Data extract ▸
.....

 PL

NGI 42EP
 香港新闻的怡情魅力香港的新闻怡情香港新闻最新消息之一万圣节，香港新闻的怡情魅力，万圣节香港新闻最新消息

.....

Aim of the task ▸
Your job is to retype all of the material exactly.

Response ▸
 PL

NGI 42EP
 香港新闻的怡情魅力香港的新闻怡情香港新闻最新消息之一万圣节，香港新闻的怡情魅力，万圣节香港新闻最新消息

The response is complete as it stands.